• [Extract to read]:
★ ★ ★ ★ ★
Finally, let us also look to the example of Paul. During Paul’s defense before a council, the high priest Ananias commanded him to be struck. In retaliation Paul said “God is going to strike you, you whitewashed wall! Are you sitting to judge me according to the law, and yet contrary to the law you order me to be struck?” Paul did not realize that Ananias was high priest, so those around him, startled by his audacity said “Would you revile God’s high priest?” And I love what Paul does here. Every Christian should take note of it, especially those of you who speak against Barack Obama. He says “I did not know brothers, that he was the high priest, for it is written, ‘You shall not speak evil of a ruler of your people.’” (Acts 23:1-5) He showed respect to those who were clearly theologically misguided. He honored Ananias’s position.

Perhaps the most damning indictments of such cynical and hostile sentiments towards an elected official come from Titus, Philippians, and 1 Peter. Paul writes to Titus and addresses slaves in his letter saying “Slaves are to be submissive to their own masters in everything; they are to be well-pleasing, not argumentative, not pilfering, but showing all good faith, so that in everything they may adorn the doctrine of God our Savior.” (Titus 2:9-10) How much more should the Christian submit to the governing bodies? To the Philippians he writes “Do all things without grumbling or questioning, that you may be blameless and innocent, children of God without blemish in the midst of a crooked and twisted generation, among whom you shine as lights in the world” (Philippians 2:14-15). Peter tells us to “Be subject for the Lord’s sake to every human institution, whether it be to the emperor as supreme or to governors as sent by him to punish those who do evil and to praise those who do good. For this is the will of God, that by doing good you should put to silence the ignorance of foolish people…Honor everyone. Love the brotherhood. Fear God. Honor the emperor.” (1 Peter 2:13-15, 17)

There’s a very significant pattern in those three references. Not only are they commands to obey the governing authorities, but they give us the reason for doing so: “they may adorn the doctrine of God our Savior,” “that you may be blameless and innocent…in the midst of a crooked and twisted generation, among whom you shine as lights in the world,” “Be subject for the Lord’s sake…” We are to obey for the sake of the glory of Christ. The brilliance of the Gospel is to be magnified and adorned, and this CAN’T happen through argumentative, non-submissive subjects, for then the world sees us as politicians above all. When we slander any leader, we drag the name of Christ through the mud, not because they are Christ but because they have been appointed by him. They are our leaders and we are commanded to honor them.
★ ★ ★ ★ ★
• [Listing]:
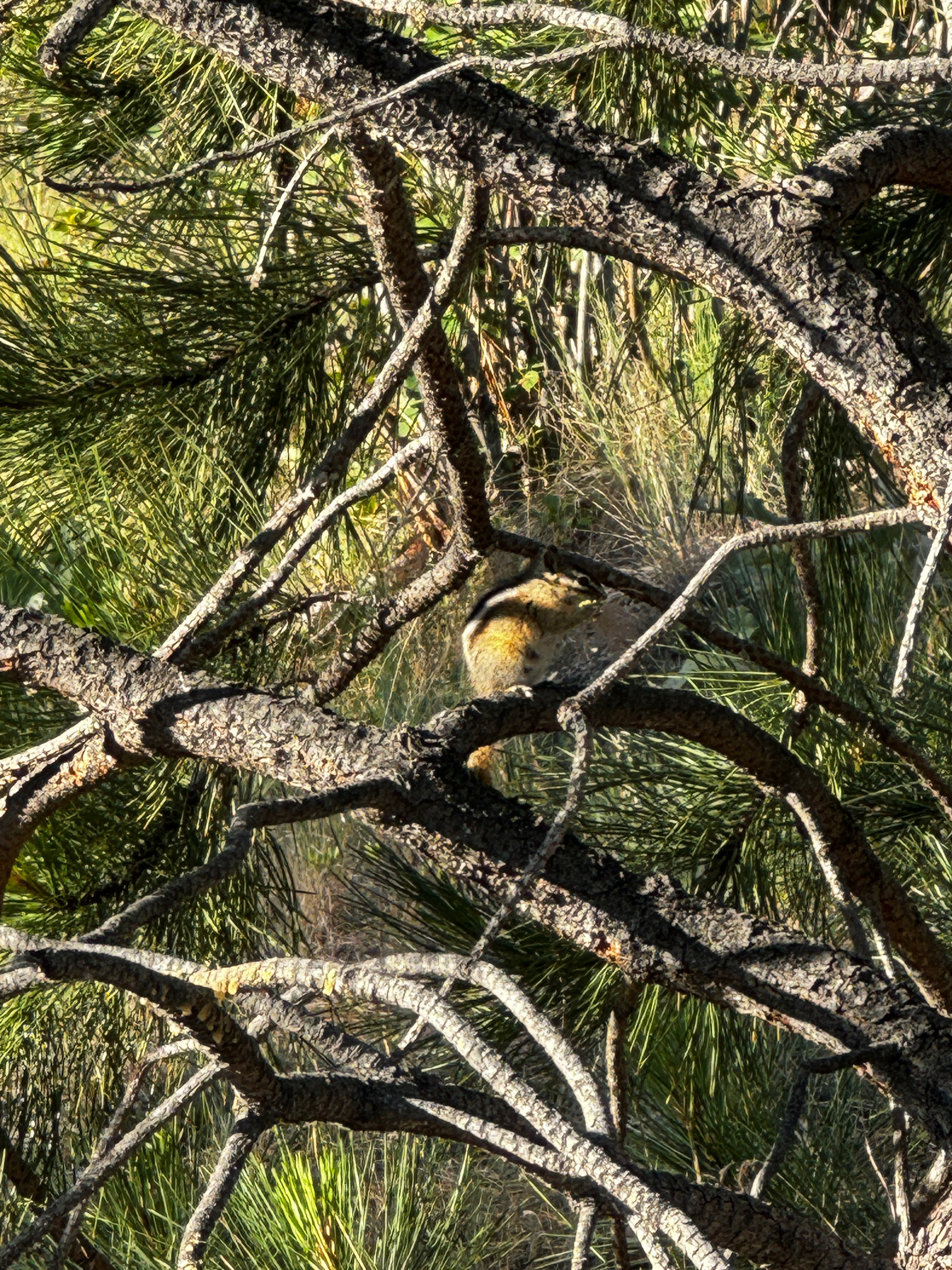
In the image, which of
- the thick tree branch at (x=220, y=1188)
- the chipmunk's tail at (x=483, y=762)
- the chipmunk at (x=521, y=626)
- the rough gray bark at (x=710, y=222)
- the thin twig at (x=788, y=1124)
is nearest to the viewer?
the thick tree branch at (x=220, y=1188)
★ ★ ★ ★ ★
• [What you need to do]:
[a] In the passage on honoring leaders, what did the high priest Ananias command to be done to Paul?
[b] List every scripture reference, with chapter and verse, cited in the passage on honoring leaders.
[c] Go on with the passage on honoring leaders from the point where it stops.
The entries aren't needed for anything here.

• [Written answers]:
[a] He commanded that Paul be struck.

[b] Acts 23:1-5; Titus 2:9-10; Philippians 2:14-15; 1 Peter 2:13-15, 17

[c]
Only those who appear to be hoping in something otherwordly get asked about the hope that is in them (1 Peter 3:15). And when we resort to smearing, lying, and belittling, our hope is shown to be in a politician and not the reigning King Jesus whom we call on as Lord. Such slander is often the result of desperation, yet “Our God is in the heavens; he does all that he pleases” (Psalm 115:3). What have we to be desperate about? Jesus is King. And he has commissioned us to tell about him. But that message does not come unadorned. If we are not honoring the President, it is because we are not honoring God most. If we will not accept the best news that Jesus reigns, then we will become dependent on our leaders to fill that gap, which turns the Oval Office into an idol. And for those of you who have become distraught at Obama’s victory, I fear that your heart is in dangerous waters. The writer to the Hebrews tells us that the fruit of lips that acknowledge Jesus is praise for him (Hebrews 13:15). And if we love him, we will obey his commandments (John 14:15), which includes rendering to Caesar that which is Caesar’s and to God that which is God’s (Matthew 22:21). It includes “Honor the emperor.” (1 Peter 2:17)

It is always a desirous thing when the state cooperates with the Church’s mission. For that we need only to look at William Wilberforce in how he helped outlaw the African Slave Trade in England. But the lack of such support does not cancel the Church’s obligations. Don’t expect the state to do what God has called the Church to do. The honoring of leaders is most explicitly stated in the Bible by those who were living under the Roman Empire. We live in a land in which we are able to worship freely despite who is in office. And even IF that were to change, we would still be the Church, and we would still worship. The early church exploded and grew from such small numbers in a non-sympathetic government. Henry and Mel Blackaby write “For such a monumental task, they seemed to possess such inadquate resources- no seminaries, no beautiful church facilities or sound systems or multimedia tools, no such thing as a Bible in every member’s hand. They had no celebrities to endorse their cause, and very little freedom to promote their belief in Jesus Christ.” What’s our excuse?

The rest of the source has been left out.